Provided passage:
** Start **
Topic: Environment and biodiversity

Mains: Five inter-related global risks related to climate

What’s the News?

Five global risks have been identified in the ‘Future of the Earth 2020’ report jointly released by the South Asia Future Earth Regional Office, Divecha Centre for Climate Change, Indian Institute of Science.

The Future Earth Risks Perceptions Report 2020:

  • It provides the first overview of the global change science community’s perceptions on global risks.
  • The perceptions of more than 200 scientists from 52 countries were captured in a survey on global risks and are presented here.
  • The report summarizes these scientists’ perceptions on four major themes: the interconnections between global risks, the urgency of top global risks, future committed risks, and emerging risks.

Aim of the report: The report was prepared with the aim of reducing carbon footprint and halting global warming below 2 degree Celsius by 2050.

Five global risks:

  • The report lists failure of climate change mitigation and adaptation; extreme weather events; major biodiversity loss and ecosystem collapse; food crises; and water crises, as the five global risks.
  • Five global risks that have the potential to impact and amplify one another and cascade to create global systemic crisis.
** End **
Problem set:
(a) According to the piece on the climate risks report, how many scientists were surveyed, and from how many countries?
(b) Pick up the piece on the five climate-related global risks right after its last sentence and write the next few lines.

Dataset extract:
** Start **
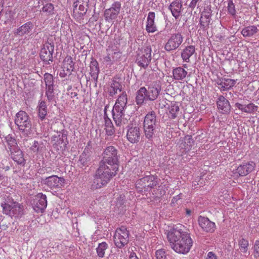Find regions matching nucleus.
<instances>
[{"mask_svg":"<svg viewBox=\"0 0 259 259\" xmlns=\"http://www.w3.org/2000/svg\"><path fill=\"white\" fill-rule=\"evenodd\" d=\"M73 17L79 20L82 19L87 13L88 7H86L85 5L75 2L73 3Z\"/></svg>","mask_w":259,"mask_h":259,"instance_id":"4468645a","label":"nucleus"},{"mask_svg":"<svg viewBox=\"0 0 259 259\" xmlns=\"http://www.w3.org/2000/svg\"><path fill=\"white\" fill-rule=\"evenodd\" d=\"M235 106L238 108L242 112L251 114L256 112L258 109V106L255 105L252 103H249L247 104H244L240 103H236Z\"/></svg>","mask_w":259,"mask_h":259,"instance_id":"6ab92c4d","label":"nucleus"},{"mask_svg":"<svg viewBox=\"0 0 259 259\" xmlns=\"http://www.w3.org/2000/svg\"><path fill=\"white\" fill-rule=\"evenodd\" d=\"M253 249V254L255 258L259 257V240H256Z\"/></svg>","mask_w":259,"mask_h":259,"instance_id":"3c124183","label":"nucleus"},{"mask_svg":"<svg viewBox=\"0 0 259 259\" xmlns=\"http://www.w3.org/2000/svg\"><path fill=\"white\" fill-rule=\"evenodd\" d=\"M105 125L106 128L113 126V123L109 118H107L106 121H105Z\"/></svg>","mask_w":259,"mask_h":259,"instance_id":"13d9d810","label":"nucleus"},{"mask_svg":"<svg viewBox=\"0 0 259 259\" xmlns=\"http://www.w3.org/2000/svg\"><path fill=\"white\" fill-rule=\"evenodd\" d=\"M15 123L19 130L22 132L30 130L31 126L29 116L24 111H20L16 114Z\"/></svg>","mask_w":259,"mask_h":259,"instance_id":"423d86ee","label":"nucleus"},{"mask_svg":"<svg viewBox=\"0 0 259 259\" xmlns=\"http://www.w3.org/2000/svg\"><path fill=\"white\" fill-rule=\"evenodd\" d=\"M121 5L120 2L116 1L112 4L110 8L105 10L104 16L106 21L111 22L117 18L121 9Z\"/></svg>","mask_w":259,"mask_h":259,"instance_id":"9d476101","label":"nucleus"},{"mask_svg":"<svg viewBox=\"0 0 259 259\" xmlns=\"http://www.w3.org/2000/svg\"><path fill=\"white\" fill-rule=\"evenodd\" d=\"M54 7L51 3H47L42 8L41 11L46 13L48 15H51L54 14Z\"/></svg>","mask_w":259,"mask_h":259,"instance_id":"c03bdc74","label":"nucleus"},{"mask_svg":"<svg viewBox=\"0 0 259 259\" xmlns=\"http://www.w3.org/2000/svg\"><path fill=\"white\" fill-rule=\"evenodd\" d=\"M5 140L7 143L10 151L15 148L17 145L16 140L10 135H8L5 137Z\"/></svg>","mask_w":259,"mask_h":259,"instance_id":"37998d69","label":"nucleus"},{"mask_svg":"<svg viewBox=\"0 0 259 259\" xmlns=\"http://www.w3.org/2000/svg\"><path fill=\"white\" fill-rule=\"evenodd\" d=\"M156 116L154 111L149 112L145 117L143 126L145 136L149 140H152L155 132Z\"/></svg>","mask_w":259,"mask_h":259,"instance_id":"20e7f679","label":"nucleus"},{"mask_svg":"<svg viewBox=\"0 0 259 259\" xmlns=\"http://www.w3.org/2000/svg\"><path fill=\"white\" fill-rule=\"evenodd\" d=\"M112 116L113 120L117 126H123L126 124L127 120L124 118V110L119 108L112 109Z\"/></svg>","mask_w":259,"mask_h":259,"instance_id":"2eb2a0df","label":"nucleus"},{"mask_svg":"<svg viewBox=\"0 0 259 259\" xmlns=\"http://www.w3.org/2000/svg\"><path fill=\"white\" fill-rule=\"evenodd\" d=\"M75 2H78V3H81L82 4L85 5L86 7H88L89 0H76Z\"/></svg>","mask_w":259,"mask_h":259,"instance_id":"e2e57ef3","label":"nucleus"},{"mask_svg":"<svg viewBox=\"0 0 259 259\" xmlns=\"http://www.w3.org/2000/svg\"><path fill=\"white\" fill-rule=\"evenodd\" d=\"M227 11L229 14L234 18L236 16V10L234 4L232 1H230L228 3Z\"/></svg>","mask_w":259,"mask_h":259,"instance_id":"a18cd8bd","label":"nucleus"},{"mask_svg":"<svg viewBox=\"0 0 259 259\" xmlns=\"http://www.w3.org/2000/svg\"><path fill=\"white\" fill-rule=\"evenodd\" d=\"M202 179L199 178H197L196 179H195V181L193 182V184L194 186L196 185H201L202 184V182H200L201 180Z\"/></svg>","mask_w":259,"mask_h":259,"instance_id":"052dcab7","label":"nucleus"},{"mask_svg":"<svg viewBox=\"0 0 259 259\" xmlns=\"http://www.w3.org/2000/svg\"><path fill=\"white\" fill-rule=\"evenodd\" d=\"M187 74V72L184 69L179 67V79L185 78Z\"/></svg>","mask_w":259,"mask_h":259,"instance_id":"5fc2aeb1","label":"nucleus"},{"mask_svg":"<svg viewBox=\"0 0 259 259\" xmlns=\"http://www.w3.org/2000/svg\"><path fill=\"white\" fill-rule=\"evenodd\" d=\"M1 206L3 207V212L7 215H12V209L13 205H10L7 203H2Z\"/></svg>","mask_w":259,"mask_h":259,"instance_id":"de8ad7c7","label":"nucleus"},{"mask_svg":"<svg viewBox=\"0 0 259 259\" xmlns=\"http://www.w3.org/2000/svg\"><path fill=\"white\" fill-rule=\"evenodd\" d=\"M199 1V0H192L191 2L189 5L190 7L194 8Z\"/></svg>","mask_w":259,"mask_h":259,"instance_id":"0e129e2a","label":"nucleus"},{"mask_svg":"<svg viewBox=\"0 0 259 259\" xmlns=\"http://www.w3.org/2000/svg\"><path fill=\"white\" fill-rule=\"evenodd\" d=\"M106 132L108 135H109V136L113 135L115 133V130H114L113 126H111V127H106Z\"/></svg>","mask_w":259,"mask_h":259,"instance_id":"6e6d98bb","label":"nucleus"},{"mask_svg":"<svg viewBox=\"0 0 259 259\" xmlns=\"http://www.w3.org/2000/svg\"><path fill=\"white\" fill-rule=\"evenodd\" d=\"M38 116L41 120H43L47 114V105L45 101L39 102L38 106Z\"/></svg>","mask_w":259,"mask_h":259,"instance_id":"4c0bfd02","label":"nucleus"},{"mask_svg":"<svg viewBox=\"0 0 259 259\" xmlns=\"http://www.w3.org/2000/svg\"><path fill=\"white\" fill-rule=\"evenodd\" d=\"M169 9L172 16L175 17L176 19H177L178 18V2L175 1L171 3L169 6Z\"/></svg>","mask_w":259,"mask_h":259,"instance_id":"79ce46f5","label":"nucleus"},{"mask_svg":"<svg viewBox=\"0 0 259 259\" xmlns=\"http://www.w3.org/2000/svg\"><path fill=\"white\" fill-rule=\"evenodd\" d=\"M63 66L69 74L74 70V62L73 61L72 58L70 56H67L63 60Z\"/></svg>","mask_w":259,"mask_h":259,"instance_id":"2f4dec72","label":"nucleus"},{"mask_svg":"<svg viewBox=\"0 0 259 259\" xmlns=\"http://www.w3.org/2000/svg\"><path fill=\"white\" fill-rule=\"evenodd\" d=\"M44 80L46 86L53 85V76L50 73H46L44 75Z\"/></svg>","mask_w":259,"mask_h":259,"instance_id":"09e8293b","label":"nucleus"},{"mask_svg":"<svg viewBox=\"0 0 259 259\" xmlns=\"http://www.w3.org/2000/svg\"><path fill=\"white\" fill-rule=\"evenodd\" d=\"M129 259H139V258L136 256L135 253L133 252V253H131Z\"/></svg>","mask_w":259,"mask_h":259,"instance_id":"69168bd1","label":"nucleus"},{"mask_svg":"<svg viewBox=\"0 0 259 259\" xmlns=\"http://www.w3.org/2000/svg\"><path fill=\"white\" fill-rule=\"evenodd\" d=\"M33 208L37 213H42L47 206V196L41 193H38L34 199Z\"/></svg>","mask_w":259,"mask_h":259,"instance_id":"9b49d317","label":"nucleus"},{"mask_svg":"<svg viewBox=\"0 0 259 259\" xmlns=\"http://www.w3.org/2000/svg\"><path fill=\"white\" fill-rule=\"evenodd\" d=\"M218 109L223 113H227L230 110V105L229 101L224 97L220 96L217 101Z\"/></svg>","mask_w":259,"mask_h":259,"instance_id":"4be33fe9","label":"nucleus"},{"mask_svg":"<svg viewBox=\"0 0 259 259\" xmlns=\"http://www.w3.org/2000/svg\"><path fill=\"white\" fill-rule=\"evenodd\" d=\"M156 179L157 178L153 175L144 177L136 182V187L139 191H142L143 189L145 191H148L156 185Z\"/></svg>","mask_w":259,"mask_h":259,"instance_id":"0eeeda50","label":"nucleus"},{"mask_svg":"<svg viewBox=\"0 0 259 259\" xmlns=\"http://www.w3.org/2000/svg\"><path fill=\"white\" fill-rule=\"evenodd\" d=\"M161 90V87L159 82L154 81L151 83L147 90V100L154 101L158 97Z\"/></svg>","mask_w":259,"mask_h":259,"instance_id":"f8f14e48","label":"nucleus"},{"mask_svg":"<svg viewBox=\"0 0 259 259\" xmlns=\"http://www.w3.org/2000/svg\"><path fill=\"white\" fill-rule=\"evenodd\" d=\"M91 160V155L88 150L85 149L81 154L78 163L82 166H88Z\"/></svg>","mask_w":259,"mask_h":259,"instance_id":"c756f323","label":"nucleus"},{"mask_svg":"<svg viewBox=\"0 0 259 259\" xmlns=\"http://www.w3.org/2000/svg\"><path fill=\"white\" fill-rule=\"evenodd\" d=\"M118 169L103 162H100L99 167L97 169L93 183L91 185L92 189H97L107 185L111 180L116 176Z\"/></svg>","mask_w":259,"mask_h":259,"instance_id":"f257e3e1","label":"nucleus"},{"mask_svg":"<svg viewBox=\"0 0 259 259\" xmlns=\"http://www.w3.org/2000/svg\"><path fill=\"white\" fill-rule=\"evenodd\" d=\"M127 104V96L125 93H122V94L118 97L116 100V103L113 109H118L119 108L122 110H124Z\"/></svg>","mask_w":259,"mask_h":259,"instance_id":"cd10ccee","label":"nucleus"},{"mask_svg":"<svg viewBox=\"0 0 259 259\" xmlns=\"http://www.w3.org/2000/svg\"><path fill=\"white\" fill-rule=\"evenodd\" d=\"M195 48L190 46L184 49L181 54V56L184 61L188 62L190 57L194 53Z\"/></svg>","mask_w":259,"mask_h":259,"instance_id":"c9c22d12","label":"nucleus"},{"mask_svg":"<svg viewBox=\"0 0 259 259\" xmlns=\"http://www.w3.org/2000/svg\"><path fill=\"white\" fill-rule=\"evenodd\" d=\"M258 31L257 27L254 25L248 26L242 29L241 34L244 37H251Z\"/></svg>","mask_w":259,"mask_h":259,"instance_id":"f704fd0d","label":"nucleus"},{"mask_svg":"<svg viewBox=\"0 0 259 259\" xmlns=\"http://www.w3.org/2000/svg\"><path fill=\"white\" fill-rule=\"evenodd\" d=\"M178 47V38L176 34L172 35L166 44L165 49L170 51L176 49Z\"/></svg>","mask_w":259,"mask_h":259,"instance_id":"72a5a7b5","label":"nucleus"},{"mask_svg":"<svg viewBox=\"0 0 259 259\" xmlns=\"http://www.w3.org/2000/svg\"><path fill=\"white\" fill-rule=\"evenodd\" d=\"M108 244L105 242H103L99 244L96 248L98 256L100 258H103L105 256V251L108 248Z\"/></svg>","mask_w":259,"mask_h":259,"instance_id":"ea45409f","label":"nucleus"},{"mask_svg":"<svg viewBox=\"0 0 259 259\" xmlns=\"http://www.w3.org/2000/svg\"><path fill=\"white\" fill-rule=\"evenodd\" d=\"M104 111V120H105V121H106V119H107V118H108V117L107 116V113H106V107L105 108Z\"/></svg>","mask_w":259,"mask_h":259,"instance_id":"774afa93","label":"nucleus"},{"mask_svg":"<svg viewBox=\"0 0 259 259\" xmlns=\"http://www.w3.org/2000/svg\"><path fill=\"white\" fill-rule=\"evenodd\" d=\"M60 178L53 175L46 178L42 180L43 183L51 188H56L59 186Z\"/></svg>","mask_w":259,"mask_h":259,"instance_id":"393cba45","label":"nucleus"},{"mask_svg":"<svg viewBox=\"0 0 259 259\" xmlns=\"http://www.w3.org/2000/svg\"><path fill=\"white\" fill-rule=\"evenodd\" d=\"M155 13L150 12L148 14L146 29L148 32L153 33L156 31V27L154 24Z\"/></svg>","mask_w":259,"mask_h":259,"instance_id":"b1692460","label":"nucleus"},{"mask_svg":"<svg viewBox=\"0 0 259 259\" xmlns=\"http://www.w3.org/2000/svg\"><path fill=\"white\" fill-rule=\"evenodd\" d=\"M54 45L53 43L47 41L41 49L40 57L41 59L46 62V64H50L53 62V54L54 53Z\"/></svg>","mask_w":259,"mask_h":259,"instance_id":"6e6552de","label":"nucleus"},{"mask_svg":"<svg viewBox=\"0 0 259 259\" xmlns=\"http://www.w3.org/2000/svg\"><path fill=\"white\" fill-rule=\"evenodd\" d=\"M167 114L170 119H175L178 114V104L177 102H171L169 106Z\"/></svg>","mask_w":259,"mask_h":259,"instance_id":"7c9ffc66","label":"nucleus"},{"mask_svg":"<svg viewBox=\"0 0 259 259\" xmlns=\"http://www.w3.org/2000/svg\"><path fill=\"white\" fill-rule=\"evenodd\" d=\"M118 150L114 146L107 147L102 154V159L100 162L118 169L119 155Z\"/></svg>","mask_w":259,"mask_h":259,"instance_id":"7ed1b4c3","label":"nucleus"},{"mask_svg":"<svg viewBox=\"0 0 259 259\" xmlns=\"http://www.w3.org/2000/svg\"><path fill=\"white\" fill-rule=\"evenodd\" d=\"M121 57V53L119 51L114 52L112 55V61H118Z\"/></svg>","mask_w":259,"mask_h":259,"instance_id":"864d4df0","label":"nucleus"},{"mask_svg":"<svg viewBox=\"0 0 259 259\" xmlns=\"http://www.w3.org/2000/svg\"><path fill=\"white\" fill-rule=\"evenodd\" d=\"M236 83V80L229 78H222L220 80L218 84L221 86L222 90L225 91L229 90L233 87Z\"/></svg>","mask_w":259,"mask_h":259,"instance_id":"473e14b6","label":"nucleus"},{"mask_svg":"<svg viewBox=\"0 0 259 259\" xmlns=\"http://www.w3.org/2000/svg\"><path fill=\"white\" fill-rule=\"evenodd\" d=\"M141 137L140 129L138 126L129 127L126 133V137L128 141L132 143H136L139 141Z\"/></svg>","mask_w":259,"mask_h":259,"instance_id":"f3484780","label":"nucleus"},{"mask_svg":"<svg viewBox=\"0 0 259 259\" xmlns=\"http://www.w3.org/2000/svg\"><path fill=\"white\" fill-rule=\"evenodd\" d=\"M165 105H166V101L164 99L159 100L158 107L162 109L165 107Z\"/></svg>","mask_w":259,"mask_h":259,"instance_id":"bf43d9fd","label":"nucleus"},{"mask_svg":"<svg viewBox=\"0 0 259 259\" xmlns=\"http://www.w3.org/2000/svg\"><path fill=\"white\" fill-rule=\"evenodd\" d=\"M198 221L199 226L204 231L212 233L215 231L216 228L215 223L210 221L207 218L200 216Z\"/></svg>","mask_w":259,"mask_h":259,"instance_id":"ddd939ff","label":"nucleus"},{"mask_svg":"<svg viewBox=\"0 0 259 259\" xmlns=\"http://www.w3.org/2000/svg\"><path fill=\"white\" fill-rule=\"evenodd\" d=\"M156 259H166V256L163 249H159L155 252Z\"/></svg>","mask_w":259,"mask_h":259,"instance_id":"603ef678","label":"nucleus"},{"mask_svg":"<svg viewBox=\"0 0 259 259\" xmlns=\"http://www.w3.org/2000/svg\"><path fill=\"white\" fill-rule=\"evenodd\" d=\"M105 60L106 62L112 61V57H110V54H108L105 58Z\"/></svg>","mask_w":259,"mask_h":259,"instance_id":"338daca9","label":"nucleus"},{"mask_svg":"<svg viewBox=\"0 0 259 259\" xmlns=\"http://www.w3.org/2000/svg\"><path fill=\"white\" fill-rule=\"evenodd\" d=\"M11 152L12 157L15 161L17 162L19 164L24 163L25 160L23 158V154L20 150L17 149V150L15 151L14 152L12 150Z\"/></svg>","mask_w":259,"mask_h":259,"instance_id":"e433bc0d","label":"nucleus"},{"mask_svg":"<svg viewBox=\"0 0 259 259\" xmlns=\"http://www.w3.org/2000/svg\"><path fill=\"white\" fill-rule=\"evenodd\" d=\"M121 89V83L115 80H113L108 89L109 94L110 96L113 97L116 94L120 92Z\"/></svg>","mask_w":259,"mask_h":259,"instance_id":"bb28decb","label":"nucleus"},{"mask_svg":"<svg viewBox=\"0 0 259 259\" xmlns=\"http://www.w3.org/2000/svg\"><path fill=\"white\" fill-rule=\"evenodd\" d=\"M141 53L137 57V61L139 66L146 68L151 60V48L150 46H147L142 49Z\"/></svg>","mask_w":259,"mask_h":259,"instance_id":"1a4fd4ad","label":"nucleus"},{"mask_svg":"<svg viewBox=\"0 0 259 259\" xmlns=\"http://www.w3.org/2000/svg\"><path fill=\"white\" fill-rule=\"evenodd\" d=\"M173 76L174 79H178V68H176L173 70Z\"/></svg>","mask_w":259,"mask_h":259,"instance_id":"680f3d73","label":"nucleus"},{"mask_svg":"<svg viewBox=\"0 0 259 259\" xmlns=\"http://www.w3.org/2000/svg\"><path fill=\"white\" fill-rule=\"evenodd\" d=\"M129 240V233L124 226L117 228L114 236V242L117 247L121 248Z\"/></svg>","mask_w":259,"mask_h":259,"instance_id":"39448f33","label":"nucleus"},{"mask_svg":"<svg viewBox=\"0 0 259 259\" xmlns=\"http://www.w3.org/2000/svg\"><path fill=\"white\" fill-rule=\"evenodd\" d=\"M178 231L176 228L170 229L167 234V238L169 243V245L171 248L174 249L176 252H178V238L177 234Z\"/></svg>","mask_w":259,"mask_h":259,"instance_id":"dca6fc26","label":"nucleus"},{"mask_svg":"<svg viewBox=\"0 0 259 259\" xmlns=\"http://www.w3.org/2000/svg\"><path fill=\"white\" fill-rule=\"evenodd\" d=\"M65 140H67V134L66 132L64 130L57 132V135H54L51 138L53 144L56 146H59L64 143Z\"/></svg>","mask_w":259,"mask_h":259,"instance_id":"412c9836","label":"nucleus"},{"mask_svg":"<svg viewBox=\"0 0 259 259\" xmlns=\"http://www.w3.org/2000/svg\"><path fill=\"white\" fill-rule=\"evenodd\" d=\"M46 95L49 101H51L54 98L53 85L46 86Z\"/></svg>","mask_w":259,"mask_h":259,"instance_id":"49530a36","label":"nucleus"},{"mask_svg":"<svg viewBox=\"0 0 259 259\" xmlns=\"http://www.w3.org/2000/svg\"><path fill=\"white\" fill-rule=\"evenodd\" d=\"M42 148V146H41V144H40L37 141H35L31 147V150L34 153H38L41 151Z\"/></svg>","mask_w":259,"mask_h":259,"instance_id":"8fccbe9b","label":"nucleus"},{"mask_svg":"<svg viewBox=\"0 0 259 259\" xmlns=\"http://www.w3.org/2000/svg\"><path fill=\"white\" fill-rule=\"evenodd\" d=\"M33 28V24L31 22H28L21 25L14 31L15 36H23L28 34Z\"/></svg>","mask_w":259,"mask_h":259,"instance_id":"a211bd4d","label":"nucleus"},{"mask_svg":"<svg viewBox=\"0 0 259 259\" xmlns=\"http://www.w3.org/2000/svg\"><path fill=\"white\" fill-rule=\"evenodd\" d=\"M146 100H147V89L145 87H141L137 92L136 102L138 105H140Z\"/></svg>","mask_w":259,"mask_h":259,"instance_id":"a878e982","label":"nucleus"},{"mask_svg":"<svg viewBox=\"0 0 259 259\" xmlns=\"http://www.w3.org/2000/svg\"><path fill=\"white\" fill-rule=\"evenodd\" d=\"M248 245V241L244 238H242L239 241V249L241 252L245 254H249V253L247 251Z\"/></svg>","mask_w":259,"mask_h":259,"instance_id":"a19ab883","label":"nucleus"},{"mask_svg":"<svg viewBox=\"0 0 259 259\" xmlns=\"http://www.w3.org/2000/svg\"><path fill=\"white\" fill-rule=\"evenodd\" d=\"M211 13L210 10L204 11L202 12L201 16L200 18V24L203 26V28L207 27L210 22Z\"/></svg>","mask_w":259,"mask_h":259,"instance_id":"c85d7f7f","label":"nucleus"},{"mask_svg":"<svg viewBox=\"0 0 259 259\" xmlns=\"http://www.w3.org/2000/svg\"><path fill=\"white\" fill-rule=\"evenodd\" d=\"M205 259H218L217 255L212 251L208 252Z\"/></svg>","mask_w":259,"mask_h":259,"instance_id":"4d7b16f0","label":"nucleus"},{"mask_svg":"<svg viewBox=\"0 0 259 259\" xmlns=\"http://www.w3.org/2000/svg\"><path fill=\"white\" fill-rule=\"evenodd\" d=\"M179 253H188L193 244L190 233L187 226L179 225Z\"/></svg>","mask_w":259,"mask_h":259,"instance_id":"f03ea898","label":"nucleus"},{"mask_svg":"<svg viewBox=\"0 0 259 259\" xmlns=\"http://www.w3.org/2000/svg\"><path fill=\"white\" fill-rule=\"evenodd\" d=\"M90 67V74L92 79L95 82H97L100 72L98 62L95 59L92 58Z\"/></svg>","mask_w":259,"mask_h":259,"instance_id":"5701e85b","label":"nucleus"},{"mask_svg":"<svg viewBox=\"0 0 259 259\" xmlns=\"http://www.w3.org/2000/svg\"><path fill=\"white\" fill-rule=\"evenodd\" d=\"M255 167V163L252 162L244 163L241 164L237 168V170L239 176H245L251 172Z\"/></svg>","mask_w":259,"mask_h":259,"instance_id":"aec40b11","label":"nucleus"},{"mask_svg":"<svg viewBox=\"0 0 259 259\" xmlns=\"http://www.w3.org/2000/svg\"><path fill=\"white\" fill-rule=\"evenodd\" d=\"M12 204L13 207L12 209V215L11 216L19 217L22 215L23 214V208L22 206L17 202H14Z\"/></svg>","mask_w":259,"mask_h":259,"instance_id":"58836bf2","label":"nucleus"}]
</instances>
** End **
** Start **
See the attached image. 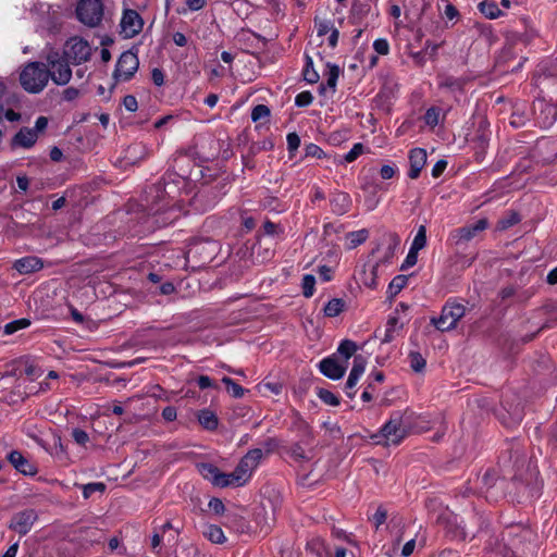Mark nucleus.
** End **
Exercise responses:
(a) More than 200 scientists from 52 countries.

(b)
  • The world also witnessed two major wildfires in the Amazon rainforest and Australia in 2019.

 

Interrelated factors:

  • For instance– Extreme heat waves can accelerate global warming by releasing large amounts of stored carbon from affected ecosystems, and at the same time intensify water crises and/ or food scarcity.
  • The loss of biodiversity also weakens the capacity of natural and agricultural systems to cope with climate extremes, increasing our vulnerability to food crises, they point out.

Implications:

  • Humans have now “significantly altered” 75% of our planet’s land area; about a quarter of species in assessed plant and animal groups are threatened.
  • Rising inequality and populism: Right-wing populism, a breed of politics that exploits people’s fears during times of economic decline and growing inequality, and that focuses on nationalist tendencies to clamp down on borders and reject immigrants is on the rise around the world.
  • This often leads to a denial of climate change facts or impacts.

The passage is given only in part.